A Different Lens

When our sister church pastor was here for our daughter's wedding, I took the opportunity to download all of his photos from his camera onto my computer, with his permission, of course.  Because of computer crashes and sketchy internet and time constraints, we don't share photos back and forth as often as we should.

Today I took the time to open up the folders and look at each of the photos.  What fun to see my Salvadoran Papa painting crosses in his workshop, friends around a Christmas tree, Sunday School kids working on art projects, church meetings, birthday parties, and marches through the streets of San Salvador with familiar faces peering over banners demanding protection for El Salvador's water. I found a couple of pictures of me in the mix.  I smile a lot when I am in El Salvador.

Smiles and more smiles filled my computer screen as I rolled through photos from The Day of the Child and community celebrations.  I paused for a few moments to think about the young woman who proudly held her university diploma in a series of photos with the pastor, her friends, her family, her son.  She was beautiful with a grand smile  that said, "Now I am a math teacher."  Her time as a math teacher was cut short by her arrest.  The allegations against her relate to her proximity to gang members.  The story is complex and filled with holes that cannot be understood from a distance.  The community and the church are accompanying her as best as possible, sure she will be released once she has a hearing.

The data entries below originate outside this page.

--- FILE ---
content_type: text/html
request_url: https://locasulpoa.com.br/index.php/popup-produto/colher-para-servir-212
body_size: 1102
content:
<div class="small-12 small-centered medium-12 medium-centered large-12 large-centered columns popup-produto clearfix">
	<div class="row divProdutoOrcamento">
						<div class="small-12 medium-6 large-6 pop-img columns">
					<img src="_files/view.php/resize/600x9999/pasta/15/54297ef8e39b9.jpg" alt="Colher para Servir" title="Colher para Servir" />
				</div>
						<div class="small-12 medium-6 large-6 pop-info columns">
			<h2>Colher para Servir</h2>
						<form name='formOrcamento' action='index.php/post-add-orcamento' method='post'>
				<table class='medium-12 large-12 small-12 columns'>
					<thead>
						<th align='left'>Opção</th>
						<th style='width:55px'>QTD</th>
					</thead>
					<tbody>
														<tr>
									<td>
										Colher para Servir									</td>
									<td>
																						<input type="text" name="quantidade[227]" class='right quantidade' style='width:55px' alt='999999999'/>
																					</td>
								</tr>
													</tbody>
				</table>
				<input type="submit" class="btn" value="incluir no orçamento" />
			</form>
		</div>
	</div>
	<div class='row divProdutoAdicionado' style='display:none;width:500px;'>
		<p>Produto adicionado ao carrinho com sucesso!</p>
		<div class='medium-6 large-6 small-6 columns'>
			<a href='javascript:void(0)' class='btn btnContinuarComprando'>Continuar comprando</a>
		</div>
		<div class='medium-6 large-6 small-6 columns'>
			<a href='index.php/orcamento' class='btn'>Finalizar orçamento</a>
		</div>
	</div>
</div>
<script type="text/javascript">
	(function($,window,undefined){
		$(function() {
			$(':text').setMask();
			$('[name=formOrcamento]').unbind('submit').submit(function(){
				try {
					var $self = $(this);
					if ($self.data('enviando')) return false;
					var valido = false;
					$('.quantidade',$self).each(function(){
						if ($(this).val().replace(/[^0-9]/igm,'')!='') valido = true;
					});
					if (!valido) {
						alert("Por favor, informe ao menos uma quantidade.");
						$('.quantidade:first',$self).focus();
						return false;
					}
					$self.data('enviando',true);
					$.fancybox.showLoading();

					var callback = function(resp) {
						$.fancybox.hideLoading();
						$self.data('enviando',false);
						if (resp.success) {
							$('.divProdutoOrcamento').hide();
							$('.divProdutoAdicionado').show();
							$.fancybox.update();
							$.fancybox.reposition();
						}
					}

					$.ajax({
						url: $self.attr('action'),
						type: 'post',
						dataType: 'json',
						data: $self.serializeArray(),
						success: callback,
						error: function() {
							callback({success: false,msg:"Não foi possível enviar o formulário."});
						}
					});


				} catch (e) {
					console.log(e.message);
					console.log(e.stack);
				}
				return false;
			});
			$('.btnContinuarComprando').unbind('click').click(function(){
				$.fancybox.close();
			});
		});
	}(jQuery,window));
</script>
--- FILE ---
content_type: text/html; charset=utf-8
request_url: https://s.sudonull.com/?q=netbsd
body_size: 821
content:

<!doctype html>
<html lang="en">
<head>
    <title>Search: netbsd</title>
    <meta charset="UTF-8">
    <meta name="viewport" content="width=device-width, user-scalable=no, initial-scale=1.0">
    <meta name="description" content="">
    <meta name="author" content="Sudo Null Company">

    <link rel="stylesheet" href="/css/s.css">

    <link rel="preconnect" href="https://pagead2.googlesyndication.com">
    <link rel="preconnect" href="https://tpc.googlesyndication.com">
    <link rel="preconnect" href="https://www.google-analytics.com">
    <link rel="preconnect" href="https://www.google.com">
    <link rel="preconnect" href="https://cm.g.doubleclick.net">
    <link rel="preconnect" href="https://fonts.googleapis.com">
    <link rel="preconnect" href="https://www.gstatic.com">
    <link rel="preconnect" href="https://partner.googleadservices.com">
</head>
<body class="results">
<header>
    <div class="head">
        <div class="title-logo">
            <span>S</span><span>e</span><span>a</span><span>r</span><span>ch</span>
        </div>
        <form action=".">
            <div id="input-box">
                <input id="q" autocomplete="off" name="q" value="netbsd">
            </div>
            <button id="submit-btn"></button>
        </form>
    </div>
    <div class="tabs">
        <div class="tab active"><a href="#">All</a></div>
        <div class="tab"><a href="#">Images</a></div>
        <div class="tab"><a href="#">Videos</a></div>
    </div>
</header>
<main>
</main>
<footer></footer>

The girls and boys soccer teams made it into the mix of photos.  The kids look tired and happy and a few trophies are featured which means they must have done pretty well in recebt tournaments.  It caught me off-guard to read the words Kimberly Clark across the boys' jerseys.  From time to time, members of the community have protested against the non-environmentally-friendly practices of this corporation in El Salvador.  The uniforms are pretty spiffy.

As I was clicking along through the photos of youth and adults working together in a beautiful organic garden, an unexpected photo caused a little gasp.  My computer screen was filled with the lifeless face of Don Rene.  He died unexpectedly a few months ago.  When I realized what I was looking at, I hit the right arrow button pretty quickly -- I do not want that image to be the one that comes to mind when I remember Don Rene.  The next photo held the cries of his granddaughters clinging to his coffin; the next held the tears of his wife as she peered into the grave.  I have mixed feelings about funeral photos.



The last photos in the batch were taken during in the US during the wedding visit, including a whole bunch of photos that were taken in our church preschool as "ideas" for our pastor to use back in the community.   It's fun to see all of these experiences through a camera lens other than my own and to know that some rainy afternoon in El Salvador, our sister pastor and his co-workers or families from our sister church community might be clicking through a batch of photos.  Some will have been taken in El Salvador and some in the US, there will be smiles and tears, curiosities and new understandings, and some images that will just make them laugh out loud.